ÖĞRENCİLER HAKİKATEN İNSAN MIDIR?
Bundan önce aynı başlıkta kaleme aldığım yazıda bu soruyu sormuş ve
öğrencilerin hayatlarına, düşüncelerine, yaptıklarına, kullandıkları eşyalara, hatıralarına,
düşüncelerine ve duygularına hak ettikleri değerin verilmediğini anlatmıştım.
Olması gereken bu düşüncelerin ve uygulamaların tam tersidir. Öğrencilerimize değer vermemek ve onlara
insan muamelesi yapmamak, en büyük ve hayati hatalarımızdan biridir. Yaşları
küçük ve bilgileri az olabilir. Sahip oldukları düşünceleri büyük bir insan
kadar delillendiremeyebilirler, örneklendiremeyebilirler. Fakat onların
akıllarına ve zekalarına güvenmemiz lazım. Onların şahsiyetlerine, fikirlerine,
duygularına, lisanlarına, itirazlarına, eleştirilerine, taleplerine ve
kullandıkları eşyalara saygılı olmak ve onları korumaya çalışmak, ülkemizin
geleceğine yatırım yapmak demektir. Bunları yapamazsak, ülkemizi
kalkındıramayız. Bunları yapamazsak, ülkemizin düşünce ve bilim siyasetlerini
iyi planlayamayız. Bunları yapamazsak, düşün ve bilim insanlarımızı
anlayamayız. Bunları yapamazsak, neredeyse her konuyu körü körüne inceleriz, bu
yüzden de kararlarımız yanlış olur, imkanlarımızı heba etmiş oluruz.
Sonra, öğrenci deyip geçmeyiniz. Hepsi olmasa da içlerinde öyle pırıl
pırıl zeka sahibi olanlar vardır ki, en büyük ilim ve düşünce insanları bile
onların semtine yaklaşamaz. Hocalık hayatım boyunca öğrencilerimin
sorularından, eleştirilerinden ve itirazlarından öğrendiklerimi hiçbir kitaptan
ve kişiden edinmediğimi itiraf etmeliyim. Her öğretmen ve idareci, öğrencinin
kanaat, düşünce ve duygularına dikkat kesilmelidir. Resmi sıfatları öğrenci de
olsa, onlar aynı zamanda hepimizin öğretmenleridirler. Sadece insan ilişkileri
bakımından değil, bilgileri ve düşünme tarzları itibariyle de.

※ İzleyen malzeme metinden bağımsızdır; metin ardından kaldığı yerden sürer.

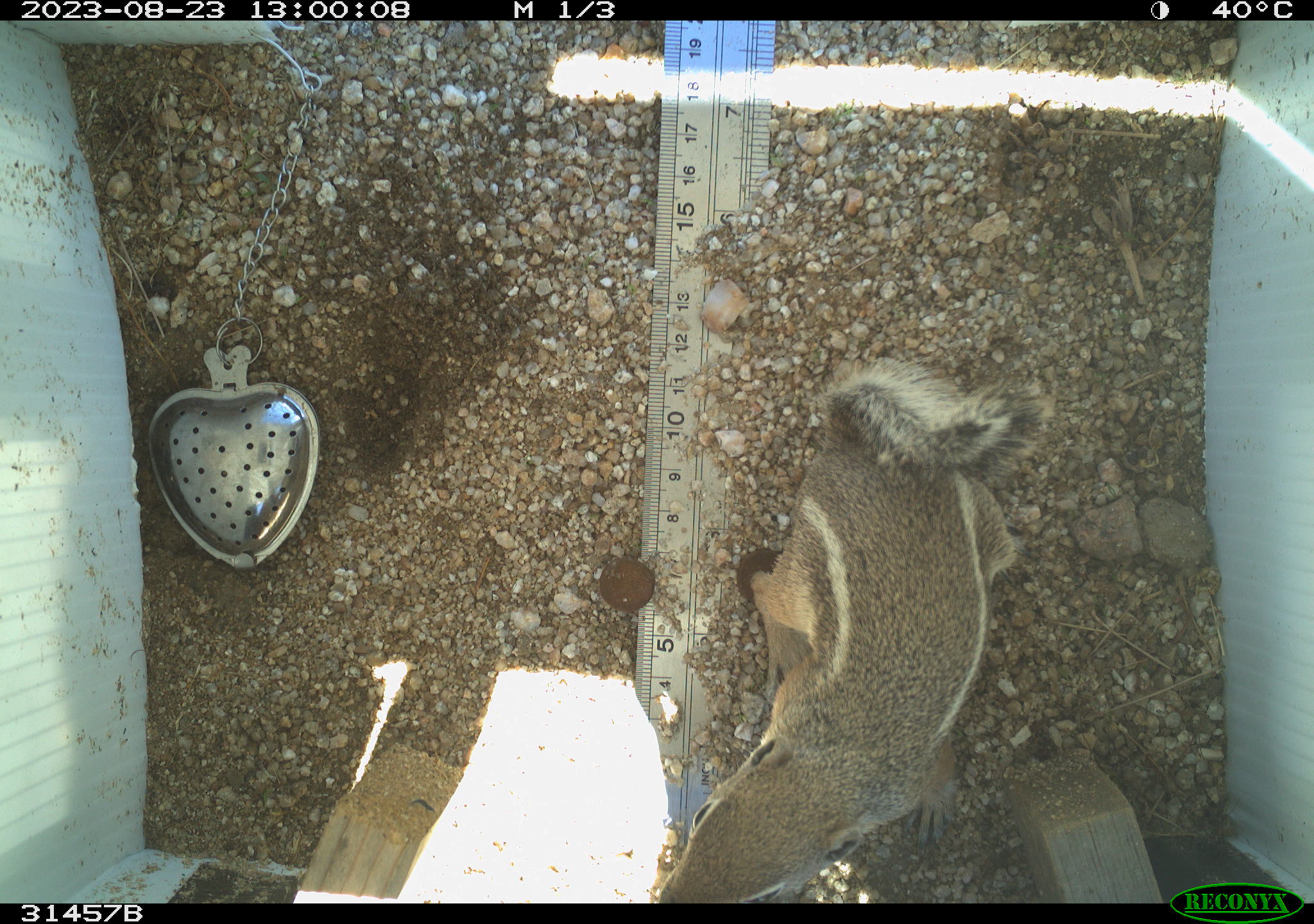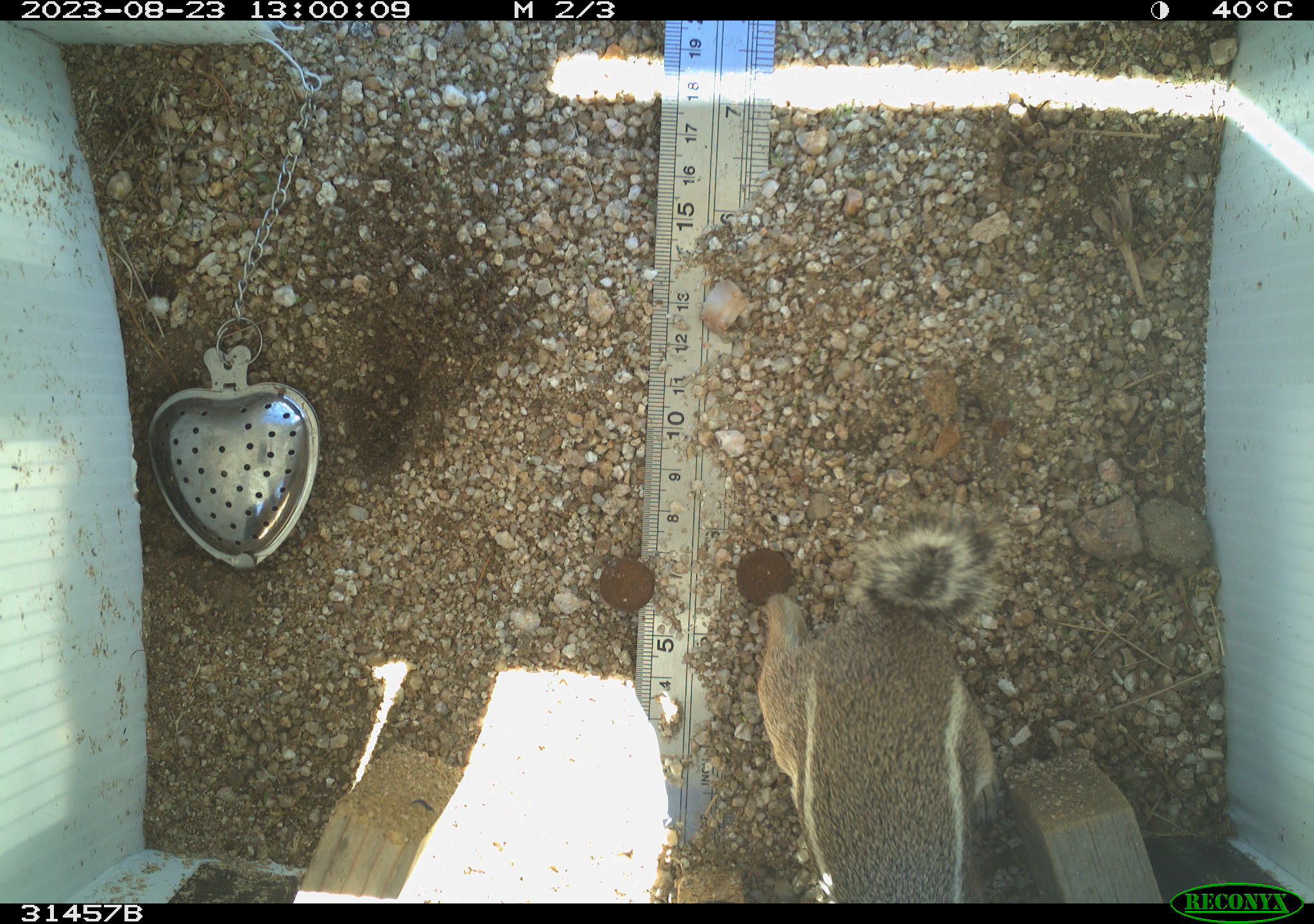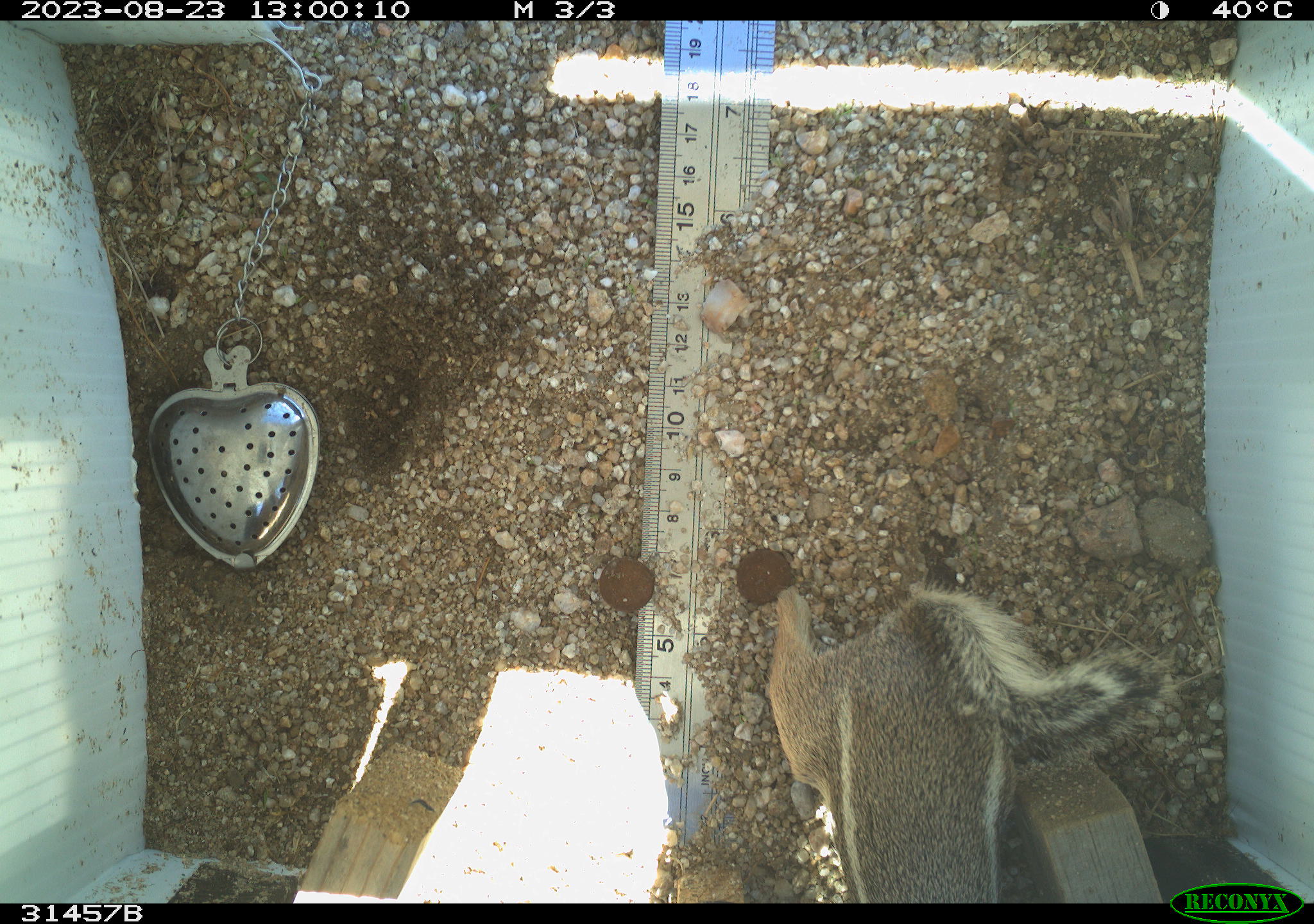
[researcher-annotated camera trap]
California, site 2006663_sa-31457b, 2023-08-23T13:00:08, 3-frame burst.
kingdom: Animalia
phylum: Chordata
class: Mammalia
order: Rodentia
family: Sciuridae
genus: Ammospermophilus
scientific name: Ammospermophilus leucurus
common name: white-tailed antelope squirrel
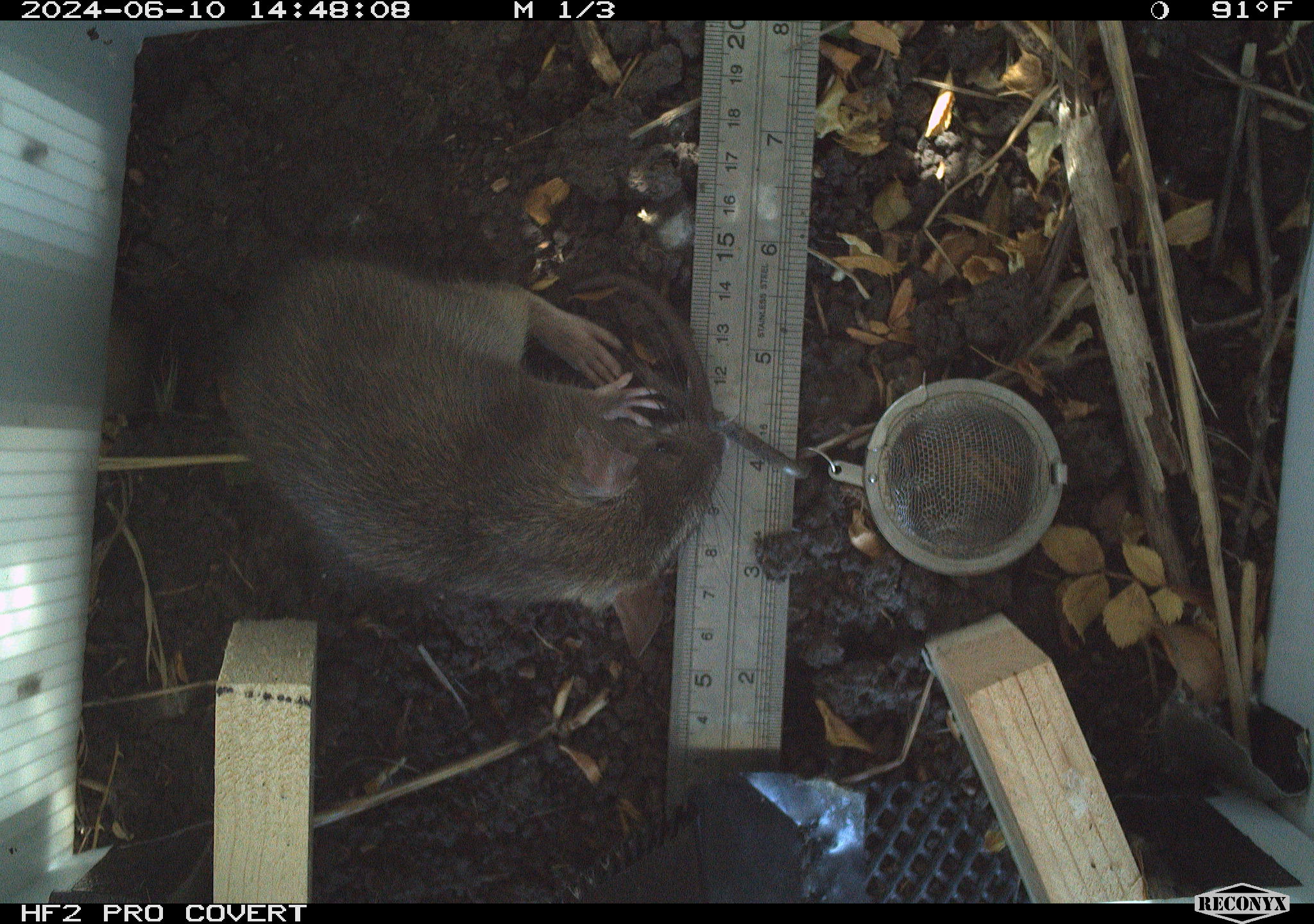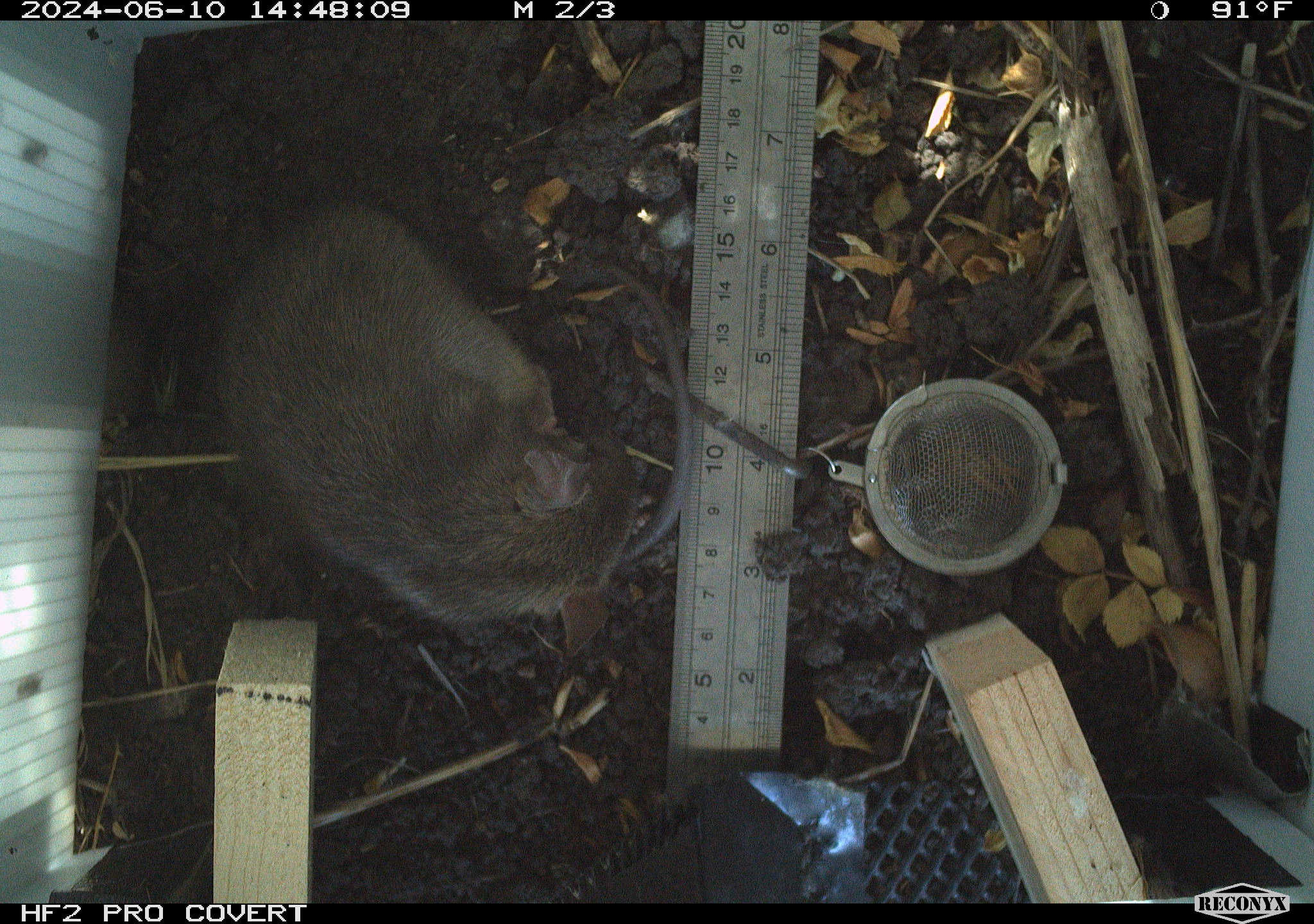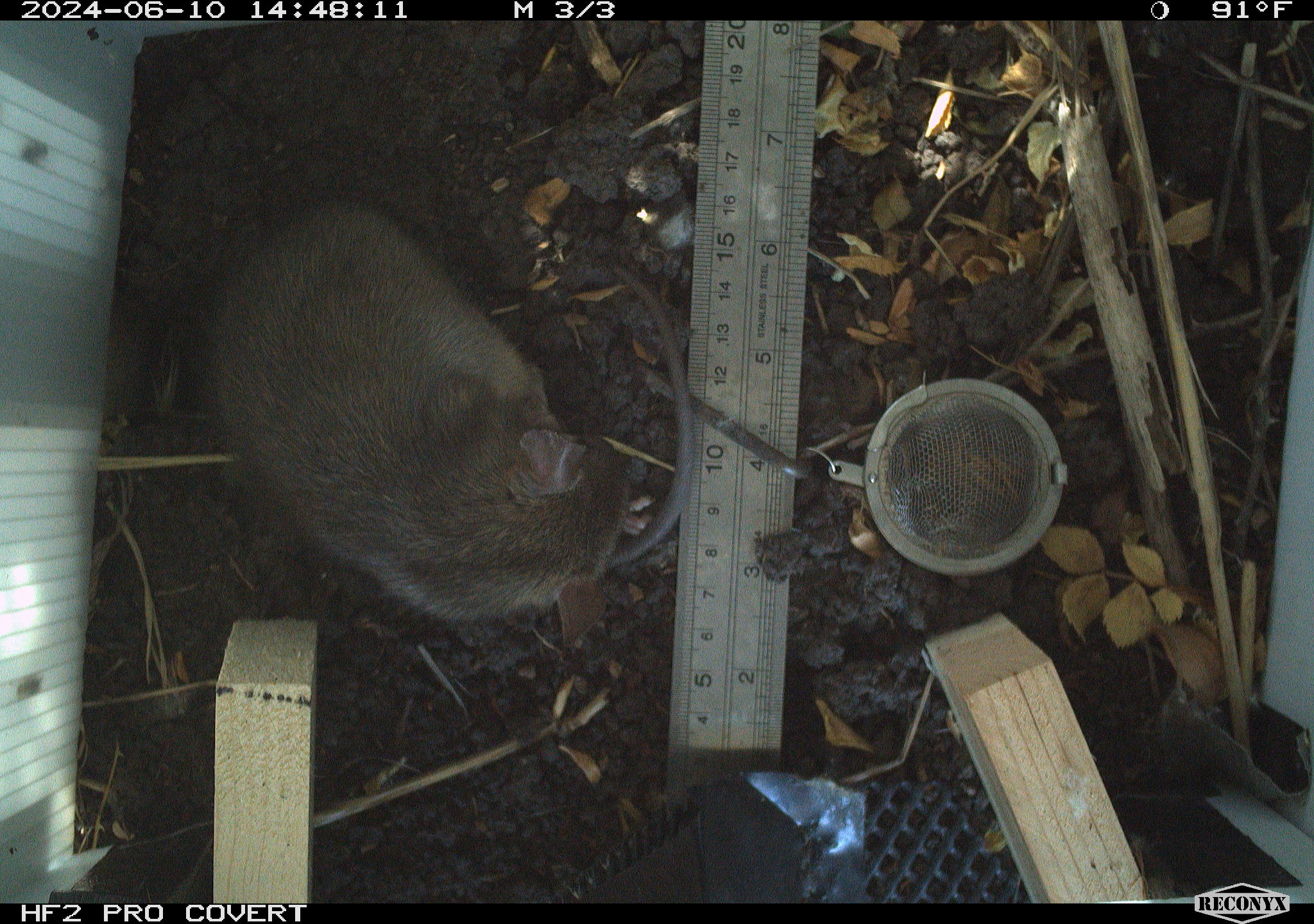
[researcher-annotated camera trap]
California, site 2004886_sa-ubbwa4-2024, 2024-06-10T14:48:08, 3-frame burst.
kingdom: Animalia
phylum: Chordata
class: Mammalia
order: Rodentia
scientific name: Rodentia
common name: woodrat or rat or mouse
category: woodrat or rat or mouse species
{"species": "woodrat or rat or mouse species (woodrat or rat or mouse) (Rodentia)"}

Açıkça şunu ifade edeyim: ÖĞRENCİLERİ APTAL SANAN APTALIN TA KENDİSİDİR.
Öğrenciye değer vermeyen, değersizin ta kendisidir.
Öğrencinin bizzat kendisi kendisine değer vermiyorsa, ya da toplumumuzun
büyük bir kısmı öğrencileri insan yerine koymuyorsa ne yapacağız? İşte en büyük
mesele budur. Bu soru üzerinde düşünmeye başlayınca, dönüp dönüp tavuk yumurta
hikayesini anlatmak icap ediyor.
Konunun daha iyi anlaşılması için, yahut derdimi daha iyi ifade edebilmek
için, yaşadığım bir olayı sizlerle paylaşmak istiyorum.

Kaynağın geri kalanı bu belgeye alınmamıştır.